Another hung parliament and another power scramble – much to the glee of the Greens.
Especially gleeful at the prospect of a Labor/Green alliance was the leader of the Tasmanian Greens, Rosalie Woodruff, who has been re-elected in her Franklin seat.
In her election night speech, she delivered an enthusiastic ‘Welcome to Country’ including condemnation of colonial Australia, its government, and its occupation of stolen lands. Then she moved on to the most pressing topic on the little island state: Gaza.
Woodruff immediately used the podium to call the conflict a ‘genocide’ and emphasise the Greens’ unwavering support for Palestine.
As I sipped espresso on my couch in Verona, I found myself checking the chyron to see whether I was still watching the Tasmanian state election or if I had inadvertently switched over to Al Jazeera.
Then I started to ponder, ‘What did Hamas leader, Ismail Haniyeh have to say about Tasmania after he was elected?’

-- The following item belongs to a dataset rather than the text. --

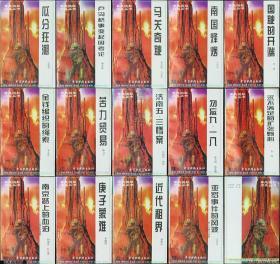 毋忘国耻历史丛书(全十四册)详见描述☆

During the opening of Parliament, Senator Mehreen Faruqi continued The Greens’ agenda with a bizarre, attention-grabbing protest, calling for sanctions against Israel. While she herself risked sanctions in the senate, undoubtedly, she will be celebrated by her green comrades.
Here in Italy, I have questioned why bars fly their football teams’ flag, sure you’ll get a few like-minded customers in the door; but what about supporters of the other 19 teams? Sometimes, a little diplomatic abstention can be useful.
But this is the sort of social signalling that the extreme-Left has come to require, the kind that Greens co-founder Drew Hutton didn’t manage to keep up with before getting the boot.
Expelled, not for something he said, but for refusing to remove alleged ‘transphobic comments’ made by others on his Facebook page. Hutton was a martyr for freedom of speech.
He could no longer recognise the environmental party that he founded with Bob Brown, describing it as ‘aggressive and authoritarian’.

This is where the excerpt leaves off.